» **EXTRACT PROVIDED**:
* * * * *
In this situation accountants have the habit to extract from the data different information needed for different business management purposes e.g. the monthly balances. As a result, information about e.g. an existing dynamic phase in a company's business operations is represented only by a few data points, that can be used as training data for any type of forecasting algorithm. This leads to the notorious problem of few data for machine learningm that can be characterized as follows:
- Since every business and its customers are embedded in constantly changing markets, it can not be expected that any historical time stamped data have some invariant statistical properties in time. This phenomenon is called "non-stationarity". However most prediction methods in AI fail in case of non-stationary data and there is a huge need to find a better algorithm, that can deal with such data.
- Many companies have a complex business dynamics, that consists of diffent components with different types of evolution. The reason for that can be, that they offer different services or follow different revenue models at the same time. If the business dynamics is complex, i.e. an unknown combination of e.g. a non-linear, a stochastic and a periodic component, it is more or less impossible to find a simple, explicit model, that mimics the combined real business development of a that company. Hence prediction methods, using a model, will typically fail in real life scenarios and can not be used for financial risk mitigation.
- Even worse for non-repetitive and simply evolving dynamic processes like the financial state of a business, massive amounts of independent and identically distributed data about the business activities are simply not available. In this case the traditional training of a machine learning model is not possible.
So there is a strong economic need to solve the problem of learning predictions from the temporal correlations in all sorts of historical time stamped and non-repetitive data e.g. accounting data in a automated and model-free way.
From the Bird's Eye View: the main benefit of an algorithmic forecast, meeting the requirements from above, on the one hand is to understand the cost of taking future risks. On the other hand the benefit is to predict the consequences of future decisions in terms of the thereby generated financial risk. The importance of a better risk analysis in case of few data, e.g. short time series, is obvious: The current almost linear increasing complexity of the social and economic phenomena is at least an economic challenge and sometimes a threat for all of us. Hence minimizing the risk of extreme economic or financial events and avoiding to accumulate some hidden risks in the markets will lead to a less chaotic and unpredictable behavior of the markets. That will allow a much more stable cash flow for the companies. In particular the rate of failing startups using risk assessed predictions based on data will drop to the benefit of all of us.
Algorithmic Solution: a time series emerges from every historical time stamped data e.g. from technical sensors or economic measurements. The analysis of time series aims to develop mathematical models to gain an understanding of the underlying causes and driving factors of the temporal development of a business. As a subsequent step predictions about possible non-random future fluctuations and developments of the financial time series can be generated in order to consult strategic decision-making of the management algorithmically. Of course there are some limitations for that, when dealing with the unpredictable or the unknown. Other limitations come from the structural assumption of the used forecast methods itself.
The algorithmic package that we have developed for our client, is self-learning, runs completely automated and computes the prediction and its time dependent risk measure model-free from very few, multivariate data from non-repetitive, but simply evolving processes that typically occur in business of finance.
* * * * *
» **YOUR TASKS**:
A. Update everything in the forecasting text from "So there is" down to "and model-free way." so that "accounting data" becomes "sales data".
B. Condense the paragraph of the forecasting text that begins "Algorithmic Solution:" into a bulleted list that keeps its main facts.

» **PROVIDED MATERIAL**:
* * * * *
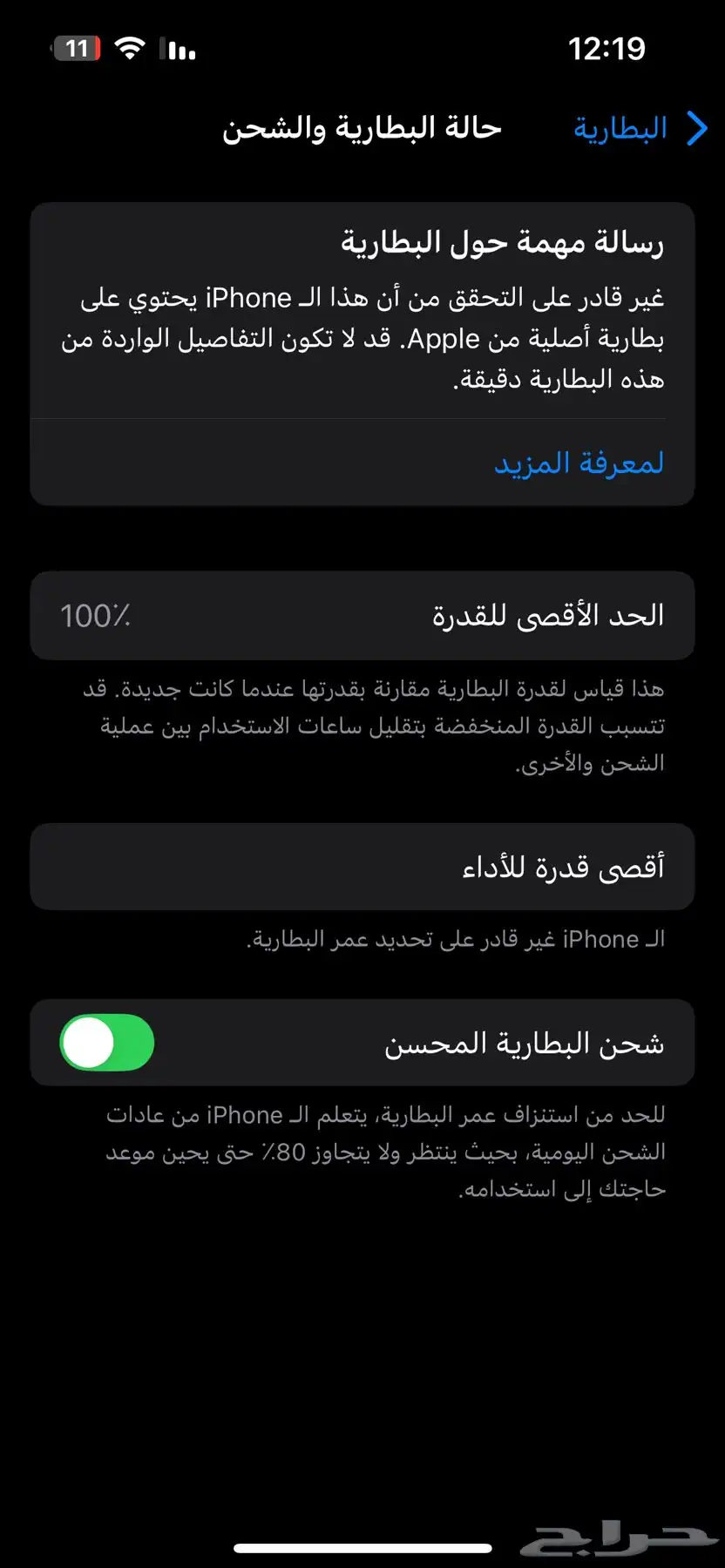 ايفون 14 العادي البطاريه 100 2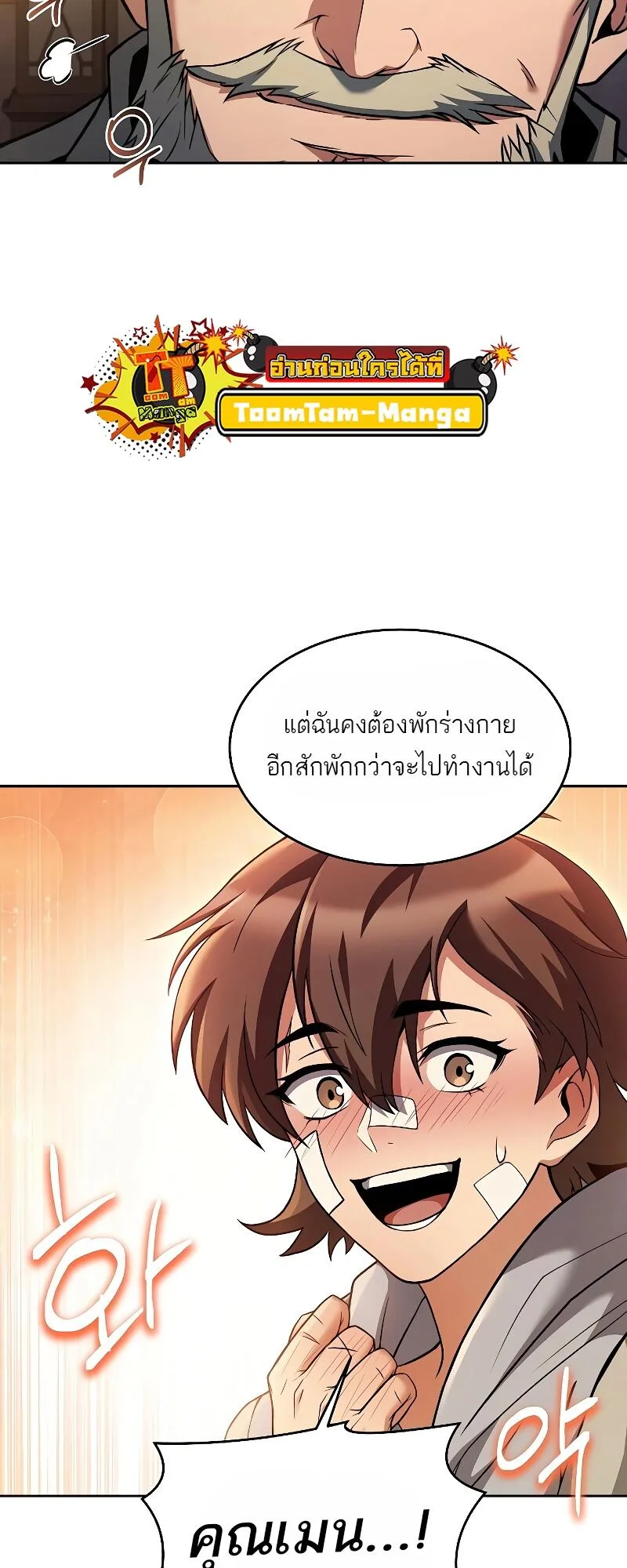 A Wizard’s Restaurant ฉันจะเป็นให้ได้เลยมาสเตอร์เชฟในต่างโลก ตอนที่ 13 หน้า 38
* * * * *
» **SOLUTIONS TO THE EXERCISE**:
A.
So there is a strong economic need to solve the problem of learning predictions from the temporal correlations in all sorts of historical time stamped and non-repetitive data e.g. sales data in a automated and model-free way.

B.
- Any historical time-stamped data, such as data from technical sensors or economic measurements, gives rise to a time series.
- Time series analysis aims to develop mathematical models that explain the underlying causes and driving factors of a business's development over time.
- As a next step, predictions of possible non-random future fluctuations and developments of the financial time series can be generated to inform management's strategic decisions algorithmically.
- Limitations come from dealing with the unpredictable or the unknown, and from the structural assumptions of the forecast methods themselves.